Data show dwindling flu vaccination rates among Oregon health care workers
PORTLAND, Ore. (KOIN) — Fewer Oregon health care workers have received their influenza shots since COVID-19 first spread throughout the state.
About 54% of the employees surveyed during the 2024-2025 respiratory virus season were vaccinated against the flu during the 2024-’25 season, the Oregon Health Authority’s Healthcare Worker Influenza Vaccination Dashboard shows.
According to the agency, this represents a 11% drop from the previous year — and a 36% drop when compared to the 2019-2020 season.
“This is very worrying,” Dat Tran, medical director of OHA’s Healthcare-Associated Infections Program, said in a release. “We are not seeing flu vaccination rates among health care workers keeping pace with flu activity during respiratory virus seasons, even as that activity returns to higher, pre-pandemic levels.”
The public health agency requires ambulatory surgery centers, dialysis centers, hospitals, inpatient psychiatric facilities and nursing facilities to self-report this data every year. Officials found that ambulatory surgery centers had the highest vaccination rate, at 61%, with hospitals closely behind at 60%.
Around 50% of dialysis center workers were vaccinated, compared to those at nursing facilities and inpatient psychiatric facilities — which had the lowest rate at 30%.

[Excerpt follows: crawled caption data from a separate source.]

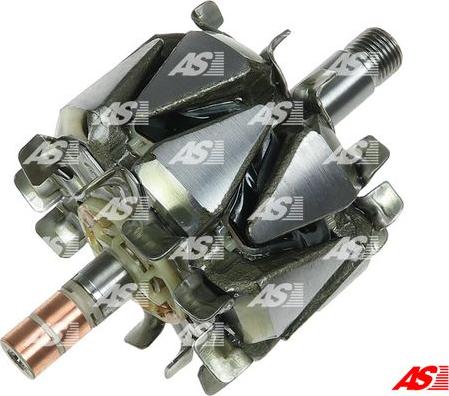 AS-PL AR3033S - Ротор, генератор autocars.com.ua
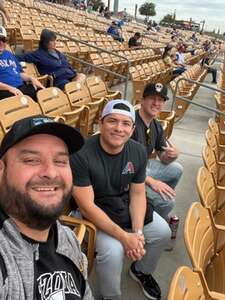 Chicago White Sox - MLB vs Texas Rangers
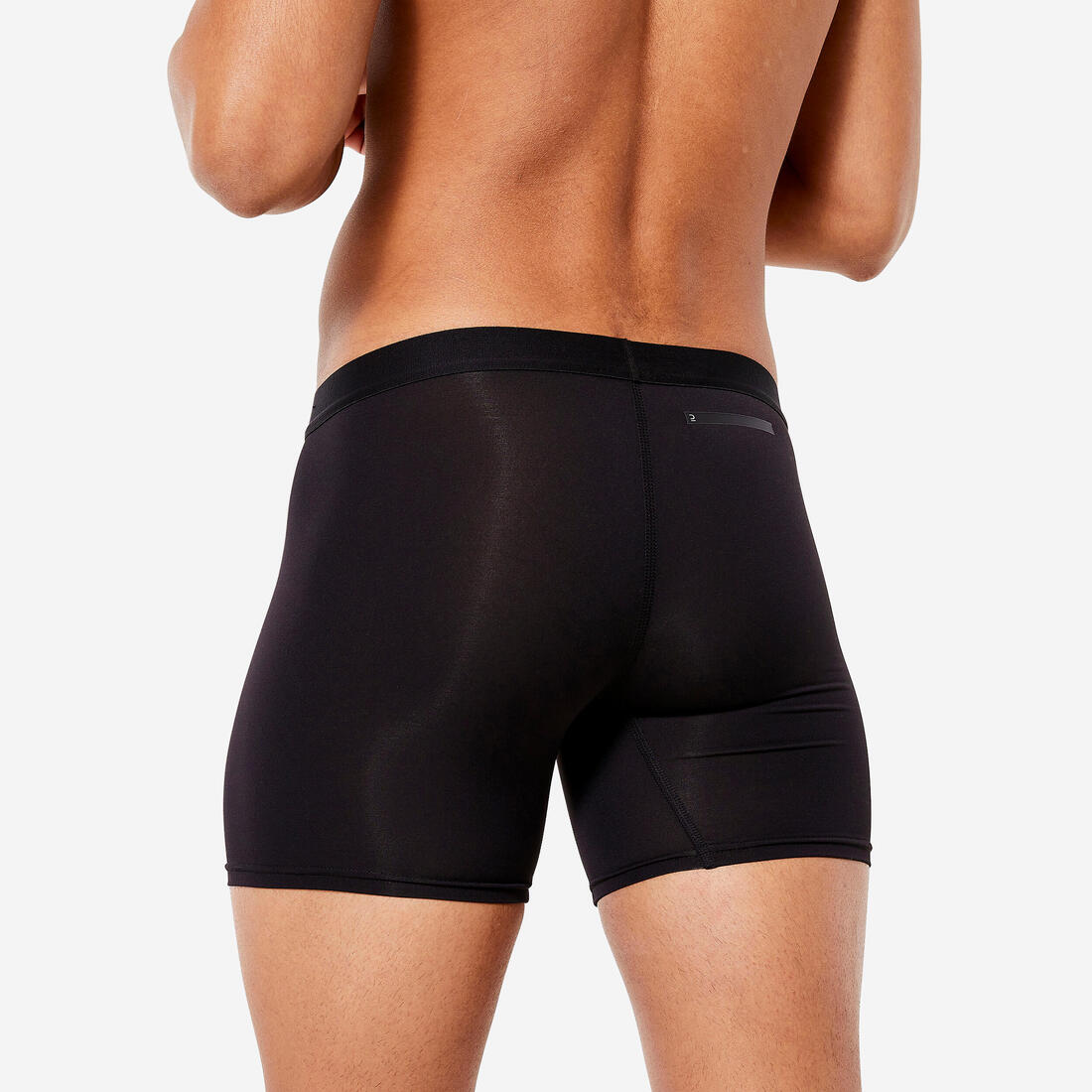 Boxer respirant en microfibre Homme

According to OHA, dialysis centers and inpatient psychiatric facilities were the only ones that saw a year-over-year increase in vaccination rates. The agency noted that the rate for dialysis center workers has continued to increase since it stood at 27% during the 2021-2022 season.
Officials also reported that 18% of health care workers declined the vaccine both last year and the year before. About 28% of workers reported “having an unknown vaccination status” during the 2024-25 season, a 7% increase from the prior period — which OHA said “may contribute to low vaccination rates and illustrates the need for facilities to improve documentation of vaccination status.”
The agency stated that increased vaccination rates would protect both patients and workers, while reducing “absenteeism” among the workforce as well as health care costs.